Assim como a vida do lado de fora, a vida dentro de um hospital é repleta de pequenas tragédias.
Uma médica conta que certa vez dois vizinhos, amigos, brigaram e um deles deu um tiro no outro. Foi levado ao pronto socorro. Pouco depois o outro vizinho também chegou ao hospital, pois tinha ficado nervoso e enfartou. Os dois passaram um bom tempo na emergência, um ao lado do outro.
Na Grécia Antiga, as tragédias eram textos teatrais que nasciam das paixões humanas. Eram capazes de transmitir ao público as sensações vividas pelas personagens.
Uma agulha que não encontra a veia, a despedida de um colega de quarto, uma criança enfrentando doença de gente grande.
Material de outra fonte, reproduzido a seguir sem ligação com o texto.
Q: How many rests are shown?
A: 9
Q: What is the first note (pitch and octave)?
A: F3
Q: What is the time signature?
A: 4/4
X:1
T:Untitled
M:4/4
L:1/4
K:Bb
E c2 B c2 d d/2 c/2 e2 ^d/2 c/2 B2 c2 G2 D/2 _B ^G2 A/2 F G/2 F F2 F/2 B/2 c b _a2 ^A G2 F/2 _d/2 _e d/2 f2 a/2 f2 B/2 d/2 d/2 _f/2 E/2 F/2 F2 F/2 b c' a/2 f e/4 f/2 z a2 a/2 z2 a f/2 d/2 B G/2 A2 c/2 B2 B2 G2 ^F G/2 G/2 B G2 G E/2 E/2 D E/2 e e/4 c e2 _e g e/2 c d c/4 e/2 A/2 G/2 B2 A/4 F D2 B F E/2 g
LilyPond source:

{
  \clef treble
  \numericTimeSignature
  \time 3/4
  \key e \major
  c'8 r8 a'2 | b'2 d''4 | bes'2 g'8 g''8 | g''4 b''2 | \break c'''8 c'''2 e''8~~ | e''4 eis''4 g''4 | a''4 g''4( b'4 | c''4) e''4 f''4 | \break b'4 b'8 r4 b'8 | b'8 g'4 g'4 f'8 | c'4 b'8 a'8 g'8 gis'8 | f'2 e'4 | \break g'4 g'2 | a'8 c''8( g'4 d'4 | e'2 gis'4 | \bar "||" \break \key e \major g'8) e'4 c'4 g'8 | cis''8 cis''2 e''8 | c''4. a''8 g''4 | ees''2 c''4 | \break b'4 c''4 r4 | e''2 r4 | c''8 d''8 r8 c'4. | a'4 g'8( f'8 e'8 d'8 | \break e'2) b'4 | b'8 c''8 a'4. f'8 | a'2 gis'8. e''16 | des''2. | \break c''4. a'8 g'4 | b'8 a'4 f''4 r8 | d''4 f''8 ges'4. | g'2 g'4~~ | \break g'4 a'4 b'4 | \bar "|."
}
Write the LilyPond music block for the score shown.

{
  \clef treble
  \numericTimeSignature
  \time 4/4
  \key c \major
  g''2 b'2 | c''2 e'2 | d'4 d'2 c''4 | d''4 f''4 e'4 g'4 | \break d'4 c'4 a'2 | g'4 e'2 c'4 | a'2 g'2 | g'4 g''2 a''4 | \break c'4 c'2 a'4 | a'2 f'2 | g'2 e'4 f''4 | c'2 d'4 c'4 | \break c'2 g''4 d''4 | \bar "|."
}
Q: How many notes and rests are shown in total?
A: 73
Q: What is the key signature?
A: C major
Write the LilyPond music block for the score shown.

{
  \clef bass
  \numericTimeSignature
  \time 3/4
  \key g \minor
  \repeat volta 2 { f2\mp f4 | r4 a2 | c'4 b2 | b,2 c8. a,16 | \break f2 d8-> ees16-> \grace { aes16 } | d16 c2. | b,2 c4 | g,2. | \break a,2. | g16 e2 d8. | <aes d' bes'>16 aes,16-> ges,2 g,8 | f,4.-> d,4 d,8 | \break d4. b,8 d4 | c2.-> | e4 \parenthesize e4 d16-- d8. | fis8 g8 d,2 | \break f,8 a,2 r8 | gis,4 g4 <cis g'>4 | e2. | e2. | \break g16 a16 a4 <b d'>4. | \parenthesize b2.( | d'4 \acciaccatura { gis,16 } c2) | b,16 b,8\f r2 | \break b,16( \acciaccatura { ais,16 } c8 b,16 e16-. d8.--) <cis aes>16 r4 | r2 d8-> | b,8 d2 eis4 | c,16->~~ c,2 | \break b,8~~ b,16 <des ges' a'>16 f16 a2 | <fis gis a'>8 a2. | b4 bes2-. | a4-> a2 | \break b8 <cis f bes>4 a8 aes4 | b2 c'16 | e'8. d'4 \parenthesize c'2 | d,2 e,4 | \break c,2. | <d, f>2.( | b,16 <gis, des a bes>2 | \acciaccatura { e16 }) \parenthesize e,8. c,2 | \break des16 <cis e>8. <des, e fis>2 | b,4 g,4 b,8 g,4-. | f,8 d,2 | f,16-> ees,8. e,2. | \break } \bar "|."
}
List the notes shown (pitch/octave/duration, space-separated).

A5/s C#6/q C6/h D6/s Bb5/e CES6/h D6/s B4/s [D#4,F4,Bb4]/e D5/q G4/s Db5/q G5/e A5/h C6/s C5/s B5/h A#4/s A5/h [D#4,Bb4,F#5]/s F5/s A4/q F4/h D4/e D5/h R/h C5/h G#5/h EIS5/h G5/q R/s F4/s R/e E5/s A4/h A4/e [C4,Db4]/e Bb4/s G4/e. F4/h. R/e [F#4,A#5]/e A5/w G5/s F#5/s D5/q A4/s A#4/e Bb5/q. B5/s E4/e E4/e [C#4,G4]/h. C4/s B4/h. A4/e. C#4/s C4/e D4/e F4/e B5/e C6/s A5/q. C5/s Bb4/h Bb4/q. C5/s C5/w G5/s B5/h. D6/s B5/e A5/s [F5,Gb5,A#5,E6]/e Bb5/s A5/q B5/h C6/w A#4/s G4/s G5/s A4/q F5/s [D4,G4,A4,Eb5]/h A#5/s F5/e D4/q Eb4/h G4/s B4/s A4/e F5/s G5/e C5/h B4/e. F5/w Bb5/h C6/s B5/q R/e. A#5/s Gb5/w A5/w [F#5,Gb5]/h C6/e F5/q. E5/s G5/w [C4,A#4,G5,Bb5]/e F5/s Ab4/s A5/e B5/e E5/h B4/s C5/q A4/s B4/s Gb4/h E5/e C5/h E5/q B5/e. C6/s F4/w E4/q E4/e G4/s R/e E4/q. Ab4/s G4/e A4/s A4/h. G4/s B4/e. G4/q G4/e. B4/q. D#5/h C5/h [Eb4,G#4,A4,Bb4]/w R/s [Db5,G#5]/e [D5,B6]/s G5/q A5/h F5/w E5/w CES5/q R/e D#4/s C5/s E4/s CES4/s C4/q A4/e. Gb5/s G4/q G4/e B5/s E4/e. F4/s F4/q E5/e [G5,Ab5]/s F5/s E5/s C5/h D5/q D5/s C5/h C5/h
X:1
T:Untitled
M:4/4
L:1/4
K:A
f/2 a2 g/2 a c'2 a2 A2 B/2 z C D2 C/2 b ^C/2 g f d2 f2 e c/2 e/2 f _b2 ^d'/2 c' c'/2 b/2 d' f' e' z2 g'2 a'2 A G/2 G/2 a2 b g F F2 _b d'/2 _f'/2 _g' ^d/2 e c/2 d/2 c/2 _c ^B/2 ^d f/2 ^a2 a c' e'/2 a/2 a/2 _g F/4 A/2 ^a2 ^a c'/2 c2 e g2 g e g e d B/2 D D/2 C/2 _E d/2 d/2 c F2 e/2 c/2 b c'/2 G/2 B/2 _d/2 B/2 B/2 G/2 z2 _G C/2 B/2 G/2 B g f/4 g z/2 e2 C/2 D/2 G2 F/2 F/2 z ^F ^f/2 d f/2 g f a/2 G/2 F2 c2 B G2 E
Somos capazes de sentir na pele.
Para um palhaço, as pequenas tragédias entram como alimento nos motores da criação, do improviso. Ele tem plena abertura para o que chega. Tudo o que acontece à volta do palhaço é considerado por ele, tudo pode ser ressignificado. As dificuldades são reconhecidas, transpostas e transformadas – nada é minimizado. E é com esse estado de espírito que o trabalho flui, trazendo contornos à realidade do hospital.
Mas também há tragédias grandes. Tragédias que vêm do lado de fora.
Anas al-Basha era um sírio de 24 anos que atuava como palhaço em Aleppo. Ele era voluntário da organização não governamental síria Space of Hope e se apresentava para as crianças em meio ao cerco da cidade. Foi morto num ataque aéreo.
“Ele se recusou a sair da cidade para continuar o trabalho como voluntário para ajudar os civis, dar presentes e esperança às crianças”, escreveu Mahmoud al-Basha, irmão de Anas. Assim como milhares de palhaços em zonas de conflito, Anas fazia da tragédia seu alimento. E, infelizmente, por ela foi consumido.
Nos últimos dias temos visto cenas e pedidos de socorro de crianças desta guerra. Sem muito poder fazer, a não ser clamar por uma decisão política que suspenda o reforço bélico das tropas, sentimos na pele.
Sentimos muito. E seguimos enfrentando, munidos de arte e humanidade, as pequenas tragédias do dia a dia.